Certes le contexte a changé. Nous ne sommes plus à l’époque de Germinal où les ouvriers étaient considérés comme des bêtes de somme – quoique… lorsque on se met au courant des pratiques en Asie ou en Afrique, on se demande si Zola n’est pas un auteur plus contemporain qu’on ne le croit. Néanmoins le discours n’a pas changé, travailler reste un devoir moral. L’oisif est celui qui doit se faire discret. Il y a même une apologie de la performance, du toujours-plus. Lorsque le 18 juin 2018 un adolescent avoue à Emmanuel Macron au cours d’un bref échange qu’il a déjà le brevet des collèges grâce au contrôle continu sans avoir passé les épreuves écrites, le président de la République lui répond que ce n’est pas le plus important, qu’il faut aller toujours plus haut, qu’il faut travailler pour travailler. Nous revenons à la citation de Thiers : nous sommes sur terre pour souffrir, pas pour jouir. C’est une question de morale religieuse. Mais pourquoi ? Quel est le sens de tout cela ? Lorsqu’un objectif est atteint, pourquoi ne pas s’en contenter ? Je veux bien comprendre la réponse du président qui, en bon père (de la nation ? de sa famille ? de cet adolescent?) voulait l’encourager au goût de l’effort. Mais pourquoi l’amener à poursuivre ses efforts vers un objectif inutile ? Ne vaudrait-il pas mieux qu’il se consacre à autre chose par exemple la contemplation ?
Ne rien faire peut être aussi noble. Cela permet l’ennui, la rêverie, la méditation, la réflexion. Oui, oui, je sais, l’ado ne va pas naturellement s’initier à la méditation bouddhiste. Il va plutôt regarder les matches de la Coupe du monde. Mon argumentation est un peu faible…. Quoique. Reprenons-la : d’un côté vous avez un système qui vous demande d’exécuter des tâches. Peu importe le sens de ces objectifs, il faut les remplir et c’est tout ; cela vous donnera ensuite le droit de ne rien faire, de vous divertir. De l’autre côté, vous pouvez apprendre à éduquer vos moments de loisir – au sens grec du terme – c’est-à-dire en cherchant à élever vos âmes. Allez au cinéma, allez écouter de la musique, faites du sport, en un mot jouissez de la vie. Mais pour cela il ne faut pas être abruti par des heures de travail absurde. C’est la conclusion à laquelle je veux arriver : travailler est certes une noble activité.
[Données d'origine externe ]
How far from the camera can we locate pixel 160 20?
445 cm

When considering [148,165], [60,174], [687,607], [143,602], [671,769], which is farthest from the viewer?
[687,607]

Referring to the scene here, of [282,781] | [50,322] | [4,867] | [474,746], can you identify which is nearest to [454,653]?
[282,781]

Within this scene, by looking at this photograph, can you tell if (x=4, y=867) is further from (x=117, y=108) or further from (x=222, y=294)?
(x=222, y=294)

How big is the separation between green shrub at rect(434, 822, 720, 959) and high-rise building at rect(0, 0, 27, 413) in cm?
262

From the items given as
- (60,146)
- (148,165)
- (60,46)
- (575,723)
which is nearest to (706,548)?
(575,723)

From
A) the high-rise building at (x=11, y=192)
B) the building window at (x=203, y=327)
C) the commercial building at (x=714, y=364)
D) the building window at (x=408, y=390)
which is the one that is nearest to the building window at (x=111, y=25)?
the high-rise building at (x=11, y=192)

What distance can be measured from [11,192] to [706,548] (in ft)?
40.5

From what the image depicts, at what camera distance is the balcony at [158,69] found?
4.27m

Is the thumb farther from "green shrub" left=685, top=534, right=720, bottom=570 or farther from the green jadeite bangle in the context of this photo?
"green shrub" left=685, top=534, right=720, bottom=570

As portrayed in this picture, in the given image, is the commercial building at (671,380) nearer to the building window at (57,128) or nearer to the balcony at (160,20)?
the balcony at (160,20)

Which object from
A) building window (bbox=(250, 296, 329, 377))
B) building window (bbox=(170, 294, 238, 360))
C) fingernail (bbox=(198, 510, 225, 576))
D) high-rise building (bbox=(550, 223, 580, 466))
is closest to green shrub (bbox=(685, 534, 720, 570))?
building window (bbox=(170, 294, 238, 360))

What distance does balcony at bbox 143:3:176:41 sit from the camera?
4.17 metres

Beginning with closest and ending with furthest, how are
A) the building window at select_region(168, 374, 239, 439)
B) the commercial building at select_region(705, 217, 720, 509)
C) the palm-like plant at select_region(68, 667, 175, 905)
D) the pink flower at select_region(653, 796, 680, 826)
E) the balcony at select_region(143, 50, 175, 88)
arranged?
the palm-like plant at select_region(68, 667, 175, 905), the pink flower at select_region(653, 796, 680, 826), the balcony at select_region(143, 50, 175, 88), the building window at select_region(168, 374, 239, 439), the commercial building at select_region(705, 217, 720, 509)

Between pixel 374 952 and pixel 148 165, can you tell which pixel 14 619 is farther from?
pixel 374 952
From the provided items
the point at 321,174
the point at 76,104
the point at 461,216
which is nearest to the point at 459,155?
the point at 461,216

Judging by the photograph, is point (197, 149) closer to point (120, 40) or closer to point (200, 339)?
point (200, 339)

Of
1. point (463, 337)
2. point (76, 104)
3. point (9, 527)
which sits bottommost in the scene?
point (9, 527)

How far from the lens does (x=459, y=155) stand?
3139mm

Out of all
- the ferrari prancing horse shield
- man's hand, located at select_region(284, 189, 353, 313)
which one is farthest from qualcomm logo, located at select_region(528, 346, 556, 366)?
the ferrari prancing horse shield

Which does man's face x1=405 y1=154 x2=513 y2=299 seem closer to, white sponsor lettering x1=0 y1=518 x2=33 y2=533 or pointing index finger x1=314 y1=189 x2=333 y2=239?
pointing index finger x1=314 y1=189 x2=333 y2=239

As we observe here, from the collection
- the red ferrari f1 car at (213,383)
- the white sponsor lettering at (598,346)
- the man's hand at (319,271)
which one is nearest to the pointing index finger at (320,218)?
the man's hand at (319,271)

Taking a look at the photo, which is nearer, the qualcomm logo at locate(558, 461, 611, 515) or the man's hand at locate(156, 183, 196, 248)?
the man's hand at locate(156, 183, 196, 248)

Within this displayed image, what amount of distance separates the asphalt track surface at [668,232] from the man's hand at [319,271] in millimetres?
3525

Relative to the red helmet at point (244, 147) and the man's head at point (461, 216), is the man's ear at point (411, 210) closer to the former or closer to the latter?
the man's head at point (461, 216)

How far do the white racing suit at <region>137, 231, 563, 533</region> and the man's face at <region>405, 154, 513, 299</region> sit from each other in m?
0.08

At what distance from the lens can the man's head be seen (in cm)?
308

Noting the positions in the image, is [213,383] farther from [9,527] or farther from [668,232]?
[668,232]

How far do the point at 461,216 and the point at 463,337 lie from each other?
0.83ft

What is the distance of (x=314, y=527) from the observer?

Mais elle ne doit pas être utilisée comme prétexte moral pour qu’une petite partie de la population exploite la majeure partie de leurs contemporains. Il ne faut pas non plus que le travail soit l’unique but de l’existence. Cela ne doit rester qu’un moyen pour répondre à nos besoins. Le véritable but de l’existence, c’est d’en jouir. Une seule méthode pour cela : lui donner du sens. Il me semble qu’à ce titre le loisir est plus fertile que le travail.